Impact Of GST On Ecommerce Market Place – Here Is What You Need To Know
Goods and Services Tax (GST) is a single tax reform that is applicable across all states in India. This GST taxation will replace all the existing indirect taxes such as sales tax, service tax, VAT, CST, entertainment tax, luxury tax etc. The vision behind this taxing is to bring the nation together under a single tax structure, right from manufacturers to end consumers creating a unified common market.
India has started to roll out with the new era taxation of GST from 1st July, 2017. Ecommerce industries will have noticeable impact with GST. This taxation structure is expected to rationalize seamless integration of goods and services across India. Let us explore the positive and negative impacts on ecommerce marketplace at various stages.
Major Changes on Ecommerce:
- Registration - Under GST all ecommerce business operators are mandatorily required to register irrespective of their turn over.
- Listings – Harmonized System Nomenclature code (HSN) is a globally accepted nomenclature for classifying traded products. Tax rate that is applicable for a particular HSN code will be used for computing all taxes. All sellers will have to enter this HSN code of all the products on their dashboard as a compliance requirement.
- Filing of GSTR-8 – – Ecommerce business operators have to file a special tax GSTR-8 which will be containing tax details that is collected from their suppliers’ sales. In addition they also have to file their monthly return taxes GSTR-1 and GSTR-2 and GSTR-9, an annual return.
- Tax-Credit - With GST implementation online business sellers can claim their currently paid service tax on commission. This service tax amount can be used as an input credit that will increases their profit margin.
- Eliminating Tax Cascading – With GST implementation, all taxes are integrated into uniform tax. This will bring down overall cost. With this uniform tax dispute between goods and services will end up.

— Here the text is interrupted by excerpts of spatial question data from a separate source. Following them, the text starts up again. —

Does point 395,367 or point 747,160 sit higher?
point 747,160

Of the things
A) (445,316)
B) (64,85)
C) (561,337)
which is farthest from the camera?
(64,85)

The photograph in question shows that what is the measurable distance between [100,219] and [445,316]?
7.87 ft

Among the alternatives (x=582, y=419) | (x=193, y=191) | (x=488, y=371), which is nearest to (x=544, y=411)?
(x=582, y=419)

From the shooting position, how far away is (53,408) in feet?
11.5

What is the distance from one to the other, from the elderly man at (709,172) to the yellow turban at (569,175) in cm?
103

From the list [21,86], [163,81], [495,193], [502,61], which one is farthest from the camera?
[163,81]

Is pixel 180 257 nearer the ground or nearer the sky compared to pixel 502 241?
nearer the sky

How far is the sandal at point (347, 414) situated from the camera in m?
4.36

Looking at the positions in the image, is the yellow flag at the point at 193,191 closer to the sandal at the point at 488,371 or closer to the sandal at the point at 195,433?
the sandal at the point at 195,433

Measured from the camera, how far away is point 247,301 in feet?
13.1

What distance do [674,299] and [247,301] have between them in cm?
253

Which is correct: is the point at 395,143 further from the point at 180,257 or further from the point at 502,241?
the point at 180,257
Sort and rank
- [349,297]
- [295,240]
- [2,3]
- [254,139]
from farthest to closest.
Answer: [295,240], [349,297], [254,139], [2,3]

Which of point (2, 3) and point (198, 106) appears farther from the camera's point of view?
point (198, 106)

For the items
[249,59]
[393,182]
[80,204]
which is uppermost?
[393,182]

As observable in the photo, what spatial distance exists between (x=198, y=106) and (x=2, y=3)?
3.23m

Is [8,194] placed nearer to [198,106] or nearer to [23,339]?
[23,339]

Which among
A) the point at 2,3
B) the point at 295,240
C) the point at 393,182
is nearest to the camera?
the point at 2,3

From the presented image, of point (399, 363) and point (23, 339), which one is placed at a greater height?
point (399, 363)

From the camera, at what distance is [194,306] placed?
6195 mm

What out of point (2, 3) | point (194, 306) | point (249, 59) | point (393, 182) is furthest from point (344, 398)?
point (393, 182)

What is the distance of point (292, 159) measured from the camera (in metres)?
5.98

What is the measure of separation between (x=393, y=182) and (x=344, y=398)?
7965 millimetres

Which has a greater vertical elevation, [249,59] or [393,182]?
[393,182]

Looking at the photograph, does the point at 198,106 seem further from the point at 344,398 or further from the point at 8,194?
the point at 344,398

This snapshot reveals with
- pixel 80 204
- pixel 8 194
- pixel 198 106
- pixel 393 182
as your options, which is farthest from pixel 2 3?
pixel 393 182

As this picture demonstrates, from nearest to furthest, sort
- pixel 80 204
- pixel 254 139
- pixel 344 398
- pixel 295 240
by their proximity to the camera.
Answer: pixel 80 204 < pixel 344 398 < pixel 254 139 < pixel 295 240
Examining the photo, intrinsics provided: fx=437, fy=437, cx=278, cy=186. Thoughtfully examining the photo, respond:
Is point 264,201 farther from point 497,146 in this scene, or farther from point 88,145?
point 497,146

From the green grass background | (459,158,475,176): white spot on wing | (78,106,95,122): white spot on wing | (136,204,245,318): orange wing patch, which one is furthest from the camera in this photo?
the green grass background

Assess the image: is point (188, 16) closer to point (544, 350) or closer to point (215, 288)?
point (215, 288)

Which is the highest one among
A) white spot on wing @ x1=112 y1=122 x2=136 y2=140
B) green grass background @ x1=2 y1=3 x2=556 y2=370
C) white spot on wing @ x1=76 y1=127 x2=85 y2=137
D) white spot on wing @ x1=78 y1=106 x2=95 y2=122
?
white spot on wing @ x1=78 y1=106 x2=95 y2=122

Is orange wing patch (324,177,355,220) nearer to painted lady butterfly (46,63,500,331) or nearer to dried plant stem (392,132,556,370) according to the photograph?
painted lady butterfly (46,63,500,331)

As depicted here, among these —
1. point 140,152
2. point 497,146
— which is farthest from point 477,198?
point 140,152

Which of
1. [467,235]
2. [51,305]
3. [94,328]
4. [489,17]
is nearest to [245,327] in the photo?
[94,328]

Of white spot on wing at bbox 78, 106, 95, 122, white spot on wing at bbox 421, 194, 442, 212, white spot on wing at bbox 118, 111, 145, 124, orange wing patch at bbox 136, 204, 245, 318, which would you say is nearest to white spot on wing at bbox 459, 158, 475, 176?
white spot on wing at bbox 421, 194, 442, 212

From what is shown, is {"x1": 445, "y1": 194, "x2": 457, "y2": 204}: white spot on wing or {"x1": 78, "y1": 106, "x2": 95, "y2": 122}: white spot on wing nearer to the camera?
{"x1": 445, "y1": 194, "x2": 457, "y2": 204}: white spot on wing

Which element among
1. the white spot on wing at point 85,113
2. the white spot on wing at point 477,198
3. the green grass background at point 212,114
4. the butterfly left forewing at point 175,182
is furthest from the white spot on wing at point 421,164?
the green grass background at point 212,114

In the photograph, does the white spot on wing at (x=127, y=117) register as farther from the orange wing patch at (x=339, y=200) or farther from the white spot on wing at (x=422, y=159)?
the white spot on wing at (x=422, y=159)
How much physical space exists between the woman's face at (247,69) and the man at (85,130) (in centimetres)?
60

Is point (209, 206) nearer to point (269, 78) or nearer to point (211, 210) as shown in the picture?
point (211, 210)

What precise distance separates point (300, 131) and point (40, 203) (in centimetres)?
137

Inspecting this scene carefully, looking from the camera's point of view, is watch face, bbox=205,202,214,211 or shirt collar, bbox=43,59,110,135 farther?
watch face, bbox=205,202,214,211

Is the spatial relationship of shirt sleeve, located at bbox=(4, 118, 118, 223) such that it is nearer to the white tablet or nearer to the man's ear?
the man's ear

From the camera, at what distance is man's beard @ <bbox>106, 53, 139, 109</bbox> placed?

- Reduction in logistic costs – At present for logistics, ecommerce sellers are paying border taxes that are levied for movement of goods from one state to another. With GST the costs for logistics movement will come down. Also the separate paper work for each state won’t be needed. Hence delivery of products will be made faster.
- Ease of process – Under GST generating invoice will become easier as the invoices will only include HSN number for distinguishing between sales of different goods. The invoices uploaded by the sellers will be visible to buyers. Hence online sellers will get their tax burden reduce and transparency is increased.
- TCS deduction - It is expected online marketers will be impacted by TCS (Tax Collection at Source) by market places. It has made mandatory that ecommerce business owners have to pay tax on the price of goods purchased from suppliers.
- Decline of Discounts – As discounts will attract extra taxes under GST, discounts offering often may reduce.
- Complex in returns and cancellations – Online sellers will have cancellation fees of 18%. They will have to bear this tax amount and collect at the source and have to wait for refund from government in the cases of cancellations. Hence ecommerce business will face a huge disadvantage with these refund and cancellation issues.
From both the perspectives of taxation and operations, ecommerce business will gain major positive impacts. On the other hand, any new changes introduced will have their own set of challenges. However GST will bring more transparency and ease of process which will be a boon to the ecommerce industry. GST taxation will redefine the current market and create a uniformity and simplification in the system. To sum it up, GST renders a perfect blend of easy procurement for buyers and simplified selling for sellers.